Abstract

Eosinophilic polymyositis (EPM) is part of a rare disorder, eosinophilic myopathies (EM), which is a form of polymyositis characterized by the presence of eosinophils in muscle biopsy sections and occasionally blood eosinophilia. Herein, we are presenting an interesting case of eosinophilic polymyositis presenting with muscle pain with no other organ systems involved.

1. Introduction

Eosinophilic myopathies (EM) comprise a clinically and pathologically heterogeneous group of rare diseases that include three main subtypes: focal eosinophilic myositis, eosinophilic polymyositis, and eosinophilic perimyositis. We present a case of eosinophilic polymyositis, a rare disease with few cases reported in the literature [1, 2].

2. Case Report

A 61-year-old Caucasian male presented with progressive muscle weakness for two months. He initially noted difficulty with standing from a seated position, which progressed to weakness with ambulation. One week prior to presentation, he experienced difficulty brushing his hair and lifting objects above his head.
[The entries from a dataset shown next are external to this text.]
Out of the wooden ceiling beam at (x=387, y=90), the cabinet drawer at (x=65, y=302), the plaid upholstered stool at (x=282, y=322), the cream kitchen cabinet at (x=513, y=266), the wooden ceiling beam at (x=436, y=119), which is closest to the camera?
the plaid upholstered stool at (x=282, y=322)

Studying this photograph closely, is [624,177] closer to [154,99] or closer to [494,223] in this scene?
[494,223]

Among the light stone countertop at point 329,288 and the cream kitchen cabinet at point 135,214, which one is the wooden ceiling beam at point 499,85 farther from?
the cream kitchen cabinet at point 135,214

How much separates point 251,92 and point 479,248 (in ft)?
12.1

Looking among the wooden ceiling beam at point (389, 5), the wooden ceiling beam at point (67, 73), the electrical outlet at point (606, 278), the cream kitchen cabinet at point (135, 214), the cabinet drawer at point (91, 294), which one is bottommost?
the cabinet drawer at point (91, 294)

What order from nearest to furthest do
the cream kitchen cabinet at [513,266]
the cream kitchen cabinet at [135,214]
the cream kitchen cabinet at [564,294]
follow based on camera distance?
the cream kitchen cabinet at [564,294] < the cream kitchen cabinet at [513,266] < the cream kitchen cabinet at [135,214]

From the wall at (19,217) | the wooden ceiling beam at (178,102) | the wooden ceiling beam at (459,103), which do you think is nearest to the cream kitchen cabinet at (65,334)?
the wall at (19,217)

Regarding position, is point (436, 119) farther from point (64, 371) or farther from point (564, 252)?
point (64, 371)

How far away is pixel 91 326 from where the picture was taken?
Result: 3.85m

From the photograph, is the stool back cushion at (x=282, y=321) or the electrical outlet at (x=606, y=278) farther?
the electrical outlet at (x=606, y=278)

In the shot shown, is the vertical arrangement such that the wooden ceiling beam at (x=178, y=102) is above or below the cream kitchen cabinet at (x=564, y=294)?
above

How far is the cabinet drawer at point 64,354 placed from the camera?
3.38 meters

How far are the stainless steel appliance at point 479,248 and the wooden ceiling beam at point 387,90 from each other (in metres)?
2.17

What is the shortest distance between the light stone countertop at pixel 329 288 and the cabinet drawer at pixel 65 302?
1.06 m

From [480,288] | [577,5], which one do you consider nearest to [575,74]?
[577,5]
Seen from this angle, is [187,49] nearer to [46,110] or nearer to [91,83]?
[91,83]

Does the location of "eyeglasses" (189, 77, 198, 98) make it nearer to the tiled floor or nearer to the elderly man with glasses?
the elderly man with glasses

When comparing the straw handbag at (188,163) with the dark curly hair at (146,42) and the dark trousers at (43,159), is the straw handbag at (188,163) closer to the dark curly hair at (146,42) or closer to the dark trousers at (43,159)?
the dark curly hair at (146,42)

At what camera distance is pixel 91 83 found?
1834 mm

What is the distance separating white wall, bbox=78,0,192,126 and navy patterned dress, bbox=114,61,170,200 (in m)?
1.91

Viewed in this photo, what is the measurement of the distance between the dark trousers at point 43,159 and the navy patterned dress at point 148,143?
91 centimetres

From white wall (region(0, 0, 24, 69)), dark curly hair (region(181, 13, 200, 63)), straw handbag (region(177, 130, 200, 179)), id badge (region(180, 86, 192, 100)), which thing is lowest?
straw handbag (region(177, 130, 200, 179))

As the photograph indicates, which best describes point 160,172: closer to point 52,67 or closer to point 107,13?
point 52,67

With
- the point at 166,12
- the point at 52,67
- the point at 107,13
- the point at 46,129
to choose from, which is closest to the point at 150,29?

He denied constitutional symptoms. He has a history of chronic alcohol abuse, averaging four beers/day for the past few years. He also endorsed a 50-pack-year smoking history. There is no family history of muscle disease. On examination he demonstrated 4/5 proximal muscle weakness at both upper and lower extremities, with an otherwise unremarkable neurologic examination. There were no dermatologic manifestations.

Creatine kinase (CK) was increased at 8131 U/L, with concomitant elevated inflammatory markers, erythrocyte sedimentation rate (ESR) of 35 mm/hr, and C-reactive protein of 121.7 mg/L. A complete blood count was significant for an eosinophilia of 17.4% with absolute eosinophils count of 940/mm3 (0.94 × 109/L). Serologies for T. gondii and T. solium were nonreactive. A CT of the abdomen, chest, and pelvis showed no evidence of malignancy. A myositis antibody panel, which included serologies for Mi-2, PM-SCL, PL-7, PL-12, EJ, OJ, KU, SRP, and U2 SN RNP, was negative. Electromyography demonstrated myopathic motor unit potentials, fibrillation potentials, and positive sharp waves, consistent with an “irritable” myopathy. Core muscle biopsy of the vastus lateralis (Figure 1) demonstrated several foci of perimysial and endomysial infiltrate consisting primarily of lymphocytes and eosinophils. During his initial hospitalization, he had spontaneous normalization of his muscle strength and CK over five days. He was discharged without immunosuppressive therapy and was seen in follow-up two months later and continued to be in remission.

3. Discussion

EM is a rare group of heterogeneous conditions that are characterized by the presence of peripheral and/or muscle eosinophilia. There are three major subsets of EM: focal eosinophilic myositis, eosinophilic polymyositis, and eosinophilic perimyositis [1, 2]. The latter is typically associated with eosinophilic inflammatory infiltrates in the superficial and deep fascia in addition to muscle. In our patient, inflammatory infiltrates were confined primarily in the endomysium and perimysium of muscle, which is not consistent with perimyositis. These characteristics in tandem with the patient’s clinical presentation of generalized proximal muscle weakness satisfy previously proposed diagnostic criteria of polymyositis [3].

There are several systemic causes of eosinophilic infiltration of the muscle, including parasitic infection, Churg-Straus granulomatosis, or various drugs or toxins. EM can also be associated with both hematologic and solid tumor malignancies. It can also occur as a component of idiopathic hypereosinophilic syndrome (HES) [4, 5]; however our patient does not satisfy the accepted diagnostic criteria for HES [6]. Generally, the prognosis of idiopathic EM is good, especially in the localized forms of focal EM. Eosinophilic polymyositis and perimyositis can benefit from glucocorticoid therapy.

Although inflammatory myopathies occasionally have a relapsing and remitting course, spontaneous remission without immunotherapy is rare. Remission without immunotherapy in patients with eosinophilic myositis has not been previously reported. Long-term follow-up of this patient is required to observe for relapses.

4. Conclusion

Idiopathic eosinophilic polymyositis is a rare form of inflammatory myopathy. Diagnosis evaluation to exclude systemic causes of eosinophilia is required in these patients [1, 2]. The prognosis of idiopathic eosinophilic polymyositis is good. Our case presentation describes a patient with idiopathic eosinophilic polymyositis who achieved spontaneous remission and contributes to the few reported cases in the literature. Long-term follow-up is needed to determine if remission will be sustained.

Competing Interests

The authors report no conflict of interests regarding this work.